(READING TEXT):
* Begin *
A quick post on a small but hugely useful little language feature in Oxygene… if expressions.

Many people will be familiar with the so-called ternary operator. Delphi developers will also be aware that there is no direct equivalent in Delphi.

In ‘C’ and other languages we can write a statement such as this:

    x = a ? b : c;

The result is that x is assigned the value of b when a is true, otherwise x is assigned the value of c.

The ternary operator evaluates only either b or c as determined by the condition a.

In Delphi you can use the IfThen() function (for supported types of values of b and c) but this is notorious for the short-coming that regardless of the value of condition a both b and c will be evaluated.

At best this makes IfThen() potentially less efficient and at worst it can render it entirely useless if the evaluation of b or c has undesirable consequences or side-effects.

For example if you tried to use IfThen() to avoid a division by zero:

     x := IfThen( divisor <> 0, numerator div divisor, 0);

This code will still throw a division by zero exception when divisor = zero. The equivalent ternary expression would not:

     x = divisor != 0 ? numerator / divisor : 0;

In Delphi therefore you have no choice in these situations but to long-hand an if-else statement:

   if divisor <> 0 then
     x := numerator div divisor
   else
     x := 0;

In Delphi therefore it is not uncommon to find this one, simple problem solved by at least three different techniques:

    // 1. Where the values of b and c are supported by IfThen
    //     and have no side effects:

    x := IfThen( a, b, c );


    // 2. Where b and/or c are variable expressions that 
    //     do or may have side-effects:

    if a then
      x := b
    else
      x := c;


    // 3. Where the values of b and c are constant expressions:

    const
      AVALUE: array[false..true] of Integer = (0, 42);

    x := AVALUE[a];

Oxygene addresses this gap by simply re-purposing the if statement as an expression:

  x := if divisor <> 0 then numerator div divisor else 0;

But Oxygene also goes further, extending the same behaviour to case statements, for example:

   x := case selector of
     CONST_A : valueA;
     CONST_B : valueB;
     CONST_C : valueC;
   end;

Applying case and if in this way eliminates the duplication of the assignment expression in the overall statement and can be applied consistently in other scenarios such as choosing values to pass as parameters to functions:

   Foo( a, if a > 42 then b else c );

The result is code that is consistent as well as both (imho) more concise and also clearer in intent than an if-else or (for case) a series of if-else if-else if statements.

Although a seemingly very small thing it is one of my favorite features of the Oxygene implementation of Object Pascal.

14 thoughts on “Expressive If and Case …

  1. I’m glad you like these. I proposed them to Carlo based on SQL which also has IF and CASE as both statement and expression.

  2. Maybe I am in minority, but I always try to enhance the SRP (Single responsibility principle) concept also to a single code line. “? :” statement is against it, what you write here, even more. For me, the clean and tidy code is when I have just a single operation in one single line.

    This is of course idyllic coding standard, but I used to strive into it as well as I can.

    1. If I understand you correctly, it depends what you mean by “a single operation”.
* End *
(RECORD EXCERPTS):
* Begin *
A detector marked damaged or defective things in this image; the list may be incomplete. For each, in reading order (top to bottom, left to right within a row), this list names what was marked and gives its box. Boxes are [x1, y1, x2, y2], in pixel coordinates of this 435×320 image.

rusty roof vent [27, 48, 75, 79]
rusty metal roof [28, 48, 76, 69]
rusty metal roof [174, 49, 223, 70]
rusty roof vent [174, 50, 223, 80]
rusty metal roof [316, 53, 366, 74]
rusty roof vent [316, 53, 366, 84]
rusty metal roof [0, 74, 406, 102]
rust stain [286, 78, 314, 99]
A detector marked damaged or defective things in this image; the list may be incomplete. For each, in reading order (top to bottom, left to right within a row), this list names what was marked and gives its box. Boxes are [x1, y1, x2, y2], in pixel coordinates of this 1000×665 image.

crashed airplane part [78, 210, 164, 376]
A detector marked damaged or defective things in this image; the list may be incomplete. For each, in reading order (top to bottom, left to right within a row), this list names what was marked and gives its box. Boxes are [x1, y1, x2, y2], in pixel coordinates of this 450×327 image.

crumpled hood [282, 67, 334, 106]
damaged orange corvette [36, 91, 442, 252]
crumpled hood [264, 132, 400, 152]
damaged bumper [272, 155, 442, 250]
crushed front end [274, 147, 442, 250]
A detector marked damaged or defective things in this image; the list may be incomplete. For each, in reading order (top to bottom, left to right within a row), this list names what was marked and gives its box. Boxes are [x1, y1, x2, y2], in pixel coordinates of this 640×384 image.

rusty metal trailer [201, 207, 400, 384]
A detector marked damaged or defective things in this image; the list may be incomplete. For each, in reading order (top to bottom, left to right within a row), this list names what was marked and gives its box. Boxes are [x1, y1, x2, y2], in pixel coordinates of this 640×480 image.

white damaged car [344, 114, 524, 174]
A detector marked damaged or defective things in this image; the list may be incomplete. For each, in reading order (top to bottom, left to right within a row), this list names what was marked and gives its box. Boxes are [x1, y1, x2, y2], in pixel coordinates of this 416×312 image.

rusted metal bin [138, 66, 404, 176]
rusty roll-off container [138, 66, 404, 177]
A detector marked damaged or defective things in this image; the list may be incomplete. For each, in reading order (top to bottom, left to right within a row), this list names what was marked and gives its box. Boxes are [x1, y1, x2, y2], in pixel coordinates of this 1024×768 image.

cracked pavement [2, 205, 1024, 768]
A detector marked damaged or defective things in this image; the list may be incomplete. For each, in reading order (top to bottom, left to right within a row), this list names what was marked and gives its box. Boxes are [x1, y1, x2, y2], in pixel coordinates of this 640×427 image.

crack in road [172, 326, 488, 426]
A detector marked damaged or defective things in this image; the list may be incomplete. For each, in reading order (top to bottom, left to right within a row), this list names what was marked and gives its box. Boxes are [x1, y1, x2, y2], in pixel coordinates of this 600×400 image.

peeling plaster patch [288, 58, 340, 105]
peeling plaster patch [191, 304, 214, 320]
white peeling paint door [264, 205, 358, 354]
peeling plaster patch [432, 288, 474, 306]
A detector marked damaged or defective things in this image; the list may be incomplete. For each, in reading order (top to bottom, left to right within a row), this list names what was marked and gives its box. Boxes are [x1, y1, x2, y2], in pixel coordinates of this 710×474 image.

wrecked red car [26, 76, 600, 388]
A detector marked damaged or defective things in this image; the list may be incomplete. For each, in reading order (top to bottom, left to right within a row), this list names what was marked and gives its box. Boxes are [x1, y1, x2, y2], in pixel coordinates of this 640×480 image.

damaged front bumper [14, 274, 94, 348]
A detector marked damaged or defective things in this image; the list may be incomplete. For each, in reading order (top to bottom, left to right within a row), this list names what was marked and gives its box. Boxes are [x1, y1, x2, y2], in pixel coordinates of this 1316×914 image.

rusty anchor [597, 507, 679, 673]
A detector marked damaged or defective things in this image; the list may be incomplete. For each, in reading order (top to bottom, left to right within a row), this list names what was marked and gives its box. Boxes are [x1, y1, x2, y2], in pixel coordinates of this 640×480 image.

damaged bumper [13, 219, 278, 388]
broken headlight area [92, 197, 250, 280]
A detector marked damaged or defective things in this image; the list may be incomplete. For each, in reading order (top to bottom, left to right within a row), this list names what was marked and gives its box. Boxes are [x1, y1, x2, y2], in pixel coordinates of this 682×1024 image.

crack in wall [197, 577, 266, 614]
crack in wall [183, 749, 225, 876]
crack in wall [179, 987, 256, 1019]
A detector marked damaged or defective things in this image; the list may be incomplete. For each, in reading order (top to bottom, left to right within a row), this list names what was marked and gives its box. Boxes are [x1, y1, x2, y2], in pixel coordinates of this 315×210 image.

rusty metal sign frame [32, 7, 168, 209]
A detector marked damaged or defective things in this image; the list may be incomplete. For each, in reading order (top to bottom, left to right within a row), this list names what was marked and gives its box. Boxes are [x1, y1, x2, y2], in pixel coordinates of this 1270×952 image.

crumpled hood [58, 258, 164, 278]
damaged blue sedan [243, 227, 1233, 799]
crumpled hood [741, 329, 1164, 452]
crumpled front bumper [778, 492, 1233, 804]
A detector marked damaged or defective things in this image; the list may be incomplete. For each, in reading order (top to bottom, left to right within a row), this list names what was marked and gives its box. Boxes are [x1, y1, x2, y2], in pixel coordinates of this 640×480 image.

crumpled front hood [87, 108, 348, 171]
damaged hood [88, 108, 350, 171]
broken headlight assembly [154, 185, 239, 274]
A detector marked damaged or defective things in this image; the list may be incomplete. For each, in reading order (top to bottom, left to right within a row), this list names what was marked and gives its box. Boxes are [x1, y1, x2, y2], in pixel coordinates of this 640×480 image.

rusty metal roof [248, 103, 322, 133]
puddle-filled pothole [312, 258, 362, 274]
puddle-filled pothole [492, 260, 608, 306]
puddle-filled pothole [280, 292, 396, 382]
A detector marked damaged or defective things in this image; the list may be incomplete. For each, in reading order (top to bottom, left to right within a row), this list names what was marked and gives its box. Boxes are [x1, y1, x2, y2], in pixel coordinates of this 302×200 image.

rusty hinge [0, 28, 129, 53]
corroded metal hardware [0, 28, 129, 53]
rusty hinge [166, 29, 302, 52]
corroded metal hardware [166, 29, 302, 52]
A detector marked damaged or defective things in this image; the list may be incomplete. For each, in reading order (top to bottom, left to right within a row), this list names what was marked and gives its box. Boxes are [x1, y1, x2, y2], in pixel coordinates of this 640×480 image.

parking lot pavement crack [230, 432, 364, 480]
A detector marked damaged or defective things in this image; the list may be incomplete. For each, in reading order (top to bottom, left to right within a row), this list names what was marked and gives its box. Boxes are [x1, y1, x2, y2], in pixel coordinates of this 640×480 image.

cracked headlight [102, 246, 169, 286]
* End *
(REQUESTS):
(A) List every constant label that appears in the case expression example in the Oxygene post.
(B) Reproduce the stretch of the Oxygene post from "Applying case and" through "statement and expression." word for word.

(RESPONSES BY TASK):
(A) CONST_A, CONST_B, CONST_C

(B)
Applying case and if in this way eliminates the duplication of the assignment expression in the overall statement and can be applied consistently in other scenarios such as choosing values to pass as parameters to functions:

   Foo( a, if a > 42 then b else c );

The result is code that is consistent as well as both (imho) more concise and also clearer in intent than an if-else or (for case) a series of if-else if-else if statements.

Although a seemingly very small thing it is one of my favorite features of the Oxygene implementation of Object Pascal.

14 thoughts on “Expressive If and Case …

  1. I’m glad you like these. I proposed them to Carlo based on SQL which also has IF and CASE as both statement and expression.